» **Requirements**: Output only the lines from the one holding "How far is (1053,592)" to the end of the data below, please, copied exactly.

» **Listing**:
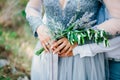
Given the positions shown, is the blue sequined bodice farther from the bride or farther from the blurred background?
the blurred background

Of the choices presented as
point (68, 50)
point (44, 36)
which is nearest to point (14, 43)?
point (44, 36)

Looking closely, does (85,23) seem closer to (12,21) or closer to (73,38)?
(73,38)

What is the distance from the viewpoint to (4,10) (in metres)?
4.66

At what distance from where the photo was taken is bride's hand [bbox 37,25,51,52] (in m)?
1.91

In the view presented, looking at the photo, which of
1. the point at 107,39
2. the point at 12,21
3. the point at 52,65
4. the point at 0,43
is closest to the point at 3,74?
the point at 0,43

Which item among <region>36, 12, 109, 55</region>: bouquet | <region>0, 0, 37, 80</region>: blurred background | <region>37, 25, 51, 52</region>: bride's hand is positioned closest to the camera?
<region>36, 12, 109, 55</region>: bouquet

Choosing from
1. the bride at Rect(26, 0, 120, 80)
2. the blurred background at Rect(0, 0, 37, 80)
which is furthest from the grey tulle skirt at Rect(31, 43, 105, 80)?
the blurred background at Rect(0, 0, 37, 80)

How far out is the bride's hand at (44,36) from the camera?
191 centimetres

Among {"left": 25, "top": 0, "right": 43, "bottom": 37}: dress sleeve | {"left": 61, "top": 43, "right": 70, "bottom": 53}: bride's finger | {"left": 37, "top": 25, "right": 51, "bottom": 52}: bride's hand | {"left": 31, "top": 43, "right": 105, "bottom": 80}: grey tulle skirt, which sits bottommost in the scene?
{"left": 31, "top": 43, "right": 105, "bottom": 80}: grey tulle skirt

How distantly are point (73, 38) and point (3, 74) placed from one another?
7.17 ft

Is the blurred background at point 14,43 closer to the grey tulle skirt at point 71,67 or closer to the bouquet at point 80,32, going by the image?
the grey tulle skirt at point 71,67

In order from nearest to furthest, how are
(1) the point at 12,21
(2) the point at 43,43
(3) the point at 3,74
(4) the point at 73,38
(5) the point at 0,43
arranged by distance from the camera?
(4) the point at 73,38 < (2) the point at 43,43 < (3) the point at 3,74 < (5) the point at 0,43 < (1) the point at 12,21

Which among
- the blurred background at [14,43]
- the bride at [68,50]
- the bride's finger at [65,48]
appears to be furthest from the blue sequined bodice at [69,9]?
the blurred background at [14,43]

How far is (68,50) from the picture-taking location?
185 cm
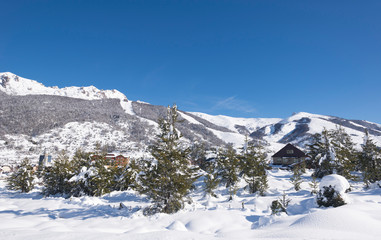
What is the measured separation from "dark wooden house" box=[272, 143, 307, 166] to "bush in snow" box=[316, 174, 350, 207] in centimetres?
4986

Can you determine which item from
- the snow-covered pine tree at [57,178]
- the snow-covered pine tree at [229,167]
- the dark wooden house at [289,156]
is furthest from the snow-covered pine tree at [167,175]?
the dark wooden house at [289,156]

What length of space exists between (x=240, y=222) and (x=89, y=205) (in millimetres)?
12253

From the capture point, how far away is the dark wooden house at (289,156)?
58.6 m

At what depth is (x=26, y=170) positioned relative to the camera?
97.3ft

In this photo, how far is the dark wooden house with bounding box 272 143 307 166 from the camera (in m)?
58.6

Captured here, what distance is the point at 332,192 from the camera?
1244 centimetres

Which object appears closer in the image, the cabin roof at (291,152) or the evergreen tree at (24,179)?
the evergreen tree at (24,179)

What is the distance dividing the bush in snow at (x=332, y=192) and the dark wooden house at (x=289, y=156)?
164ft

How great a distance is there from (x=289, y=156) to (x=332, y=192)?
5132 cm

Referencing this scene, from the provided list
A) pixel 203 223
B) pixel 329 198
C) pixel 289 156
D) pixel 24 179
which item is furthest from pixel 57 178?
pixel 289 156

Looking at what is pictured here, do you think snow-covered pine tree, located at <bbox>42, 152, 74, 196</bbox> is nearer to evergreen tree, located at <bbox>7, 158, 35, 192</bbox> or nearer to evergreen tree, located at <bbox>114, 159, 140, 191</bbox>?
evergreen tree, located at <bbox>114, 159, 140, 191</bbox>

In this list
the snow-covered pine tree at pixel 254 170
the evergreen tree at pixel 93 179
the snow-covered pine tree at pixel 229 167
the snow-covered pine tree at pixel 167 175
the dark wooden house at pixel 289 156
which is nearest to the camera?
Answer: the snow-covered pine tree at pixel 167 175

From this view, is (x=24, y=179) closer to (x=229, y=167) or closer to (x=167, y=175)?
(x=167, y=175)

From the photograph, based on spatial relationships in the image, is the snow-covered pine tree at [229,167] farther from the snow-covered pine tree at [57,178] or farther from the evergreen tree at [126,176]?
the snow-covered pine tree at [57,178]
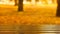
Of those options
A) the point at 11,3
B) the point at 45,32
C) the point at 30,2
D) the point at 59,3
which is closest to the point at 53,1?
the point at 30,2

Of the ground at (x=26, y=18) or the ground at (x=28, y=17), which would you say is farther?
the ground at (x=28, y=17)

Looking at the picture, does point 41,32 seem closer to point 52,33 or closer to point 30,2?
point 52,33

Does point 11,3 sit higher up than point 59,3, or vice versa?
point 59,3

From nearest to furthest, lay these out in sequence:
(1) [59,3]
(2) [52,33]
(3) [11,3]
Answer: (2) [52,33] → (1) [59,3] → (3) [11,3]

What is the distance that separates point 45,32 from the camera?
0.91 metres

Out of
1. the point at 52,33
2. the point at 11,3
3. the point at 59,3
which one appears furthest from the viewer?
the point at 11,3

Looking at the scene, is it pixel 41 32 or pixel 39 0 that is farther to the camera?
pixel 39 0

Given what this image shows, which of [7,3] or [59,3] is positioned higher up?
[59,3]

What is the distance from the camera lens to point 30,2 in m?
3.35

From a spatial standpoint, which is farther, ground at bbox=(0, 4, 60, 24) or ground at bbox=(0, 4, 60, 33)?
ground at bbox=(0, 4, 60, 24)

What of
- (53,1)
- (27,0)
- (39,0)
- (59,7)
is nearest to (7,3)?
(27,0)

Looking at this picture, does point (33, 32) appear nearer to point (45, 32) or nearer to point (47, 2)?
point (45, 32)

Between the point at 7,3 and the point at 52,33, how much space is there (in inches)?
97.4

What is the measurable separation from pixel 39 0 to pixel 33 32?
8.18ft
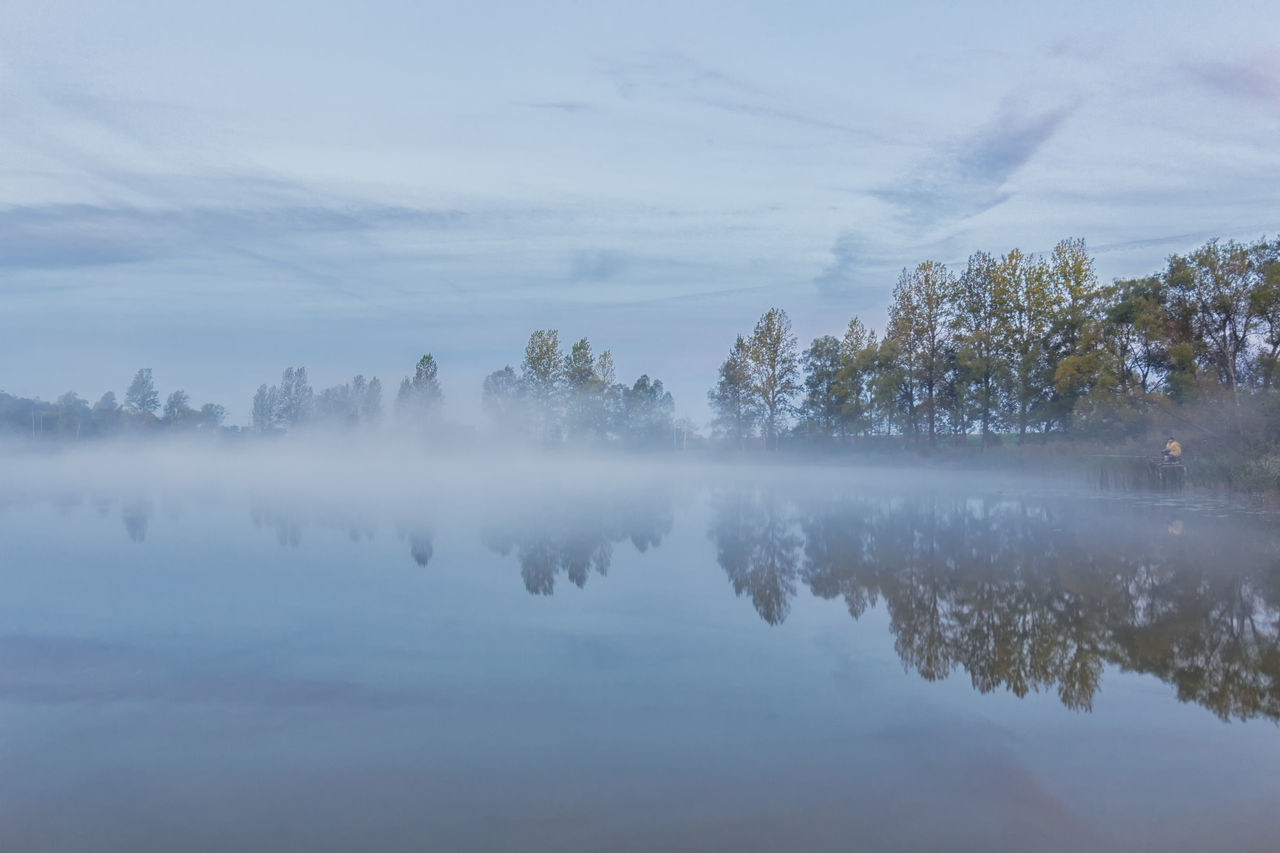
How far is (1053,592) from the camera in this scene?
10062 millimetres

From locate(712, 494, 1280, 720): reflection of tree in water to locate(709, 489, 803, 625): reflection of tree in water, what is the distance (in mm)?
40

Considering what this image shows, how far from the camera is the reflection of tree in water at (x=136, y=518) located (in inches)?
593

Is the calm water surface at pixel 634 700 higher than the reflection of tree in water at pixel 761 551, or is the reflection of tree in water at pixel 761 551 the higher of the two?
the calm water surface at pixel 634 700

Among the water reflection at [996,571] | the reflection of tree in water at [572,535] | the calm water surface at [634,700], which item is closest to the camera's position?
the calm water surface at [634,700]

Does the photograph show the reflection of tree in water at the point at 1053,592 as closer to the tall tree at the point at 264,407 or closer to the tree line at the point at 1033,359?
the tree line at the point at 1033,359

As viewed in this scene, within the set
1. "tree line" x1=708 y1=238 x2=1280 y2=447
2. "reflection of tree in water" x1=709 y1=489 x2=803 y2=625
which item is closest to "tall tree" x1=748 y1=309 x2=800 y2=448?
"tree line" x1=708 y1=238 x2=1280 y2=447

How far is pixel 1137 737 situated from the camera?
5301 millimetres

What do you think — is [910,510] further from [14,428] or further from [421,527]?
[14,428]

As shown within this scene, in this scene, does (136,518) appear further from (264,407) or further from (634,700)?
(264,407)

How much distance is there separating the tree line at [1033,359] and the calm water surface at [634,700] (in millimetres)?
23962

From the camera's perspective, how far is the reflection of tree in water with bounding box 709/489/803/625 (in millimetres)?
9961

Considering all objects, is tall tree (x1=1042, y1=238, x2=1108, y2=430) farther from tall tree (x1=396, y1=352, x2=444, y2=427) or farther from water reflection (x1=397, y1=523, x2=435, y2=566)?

» **Response for this exercise**:
How far is (1053,592) from the camera in this scene?
10062 millimetres

From locate(712, 494, 1280, 720): reflection of tree in water to locate(709, 489, 803, 625): reflection of tree in water, what is the distance (in mm)?
40

Considering what this image shows, how far from the camera is the reflection of tree in water at (x=136, y=518) located (in inches)?
593

Is the calm water surface at pixel 634 700 higher than the reflection of tree in water at pixel 761 551, or is the reflection of tree in water at pixel 761 551 the higher of the two?
the calm water surface at pixel 634 700

Among the water reflection at [996,571] | the reflection of tree in water at [572,535] | the calm water surface at [634,700], which item is closest to the camera's position?
the calm water surface at [634,700]

Does the photograph show the reflection of tree in water at the point at 1053,592 as closer to the tall tree at the point at 264,407 or closer to the tree line at the point at 1033,359?
the tree line at the point at 1033,359

As viewed in this scene, within the set
1. "tree line" x1=708 y1=238 x2=1280 y2=447
2. "reflection of tree in water" x1=709 y1=489 x2=803 y2=625
which item is closest to "tall tree" x1=748 y1=309 x2=800 y2=448?
"tree line" x1=708 y1=238 x2=1280 y2=447

How far is pixel 1137 737 situated from the camera?
5301 millimetres

What do you think — is [910,510] further from [14,428] or further from [421,527]?
[14,428]

As shown within this scene, in this scene, does (136,518) appear further from (264,407) or further from (634,700)?
(264,407)

How much distance is there separating the tree line at [1033,359] and the calm water surface at [634,700] (in millimetres)?
23962

From the camera's perspective, how far is the reflection of tree in water with bounding box 709/489/803/625 (in millimetres)?
9961

Considering all objects, is tall tree (x1=1042, y1=238, x2=1108, y2=430) farther from tall tree (x1=396, y1=352, x2=444, y2=427) or farther from water reflection (x1=397, y1=523, x2=435, y2=566)?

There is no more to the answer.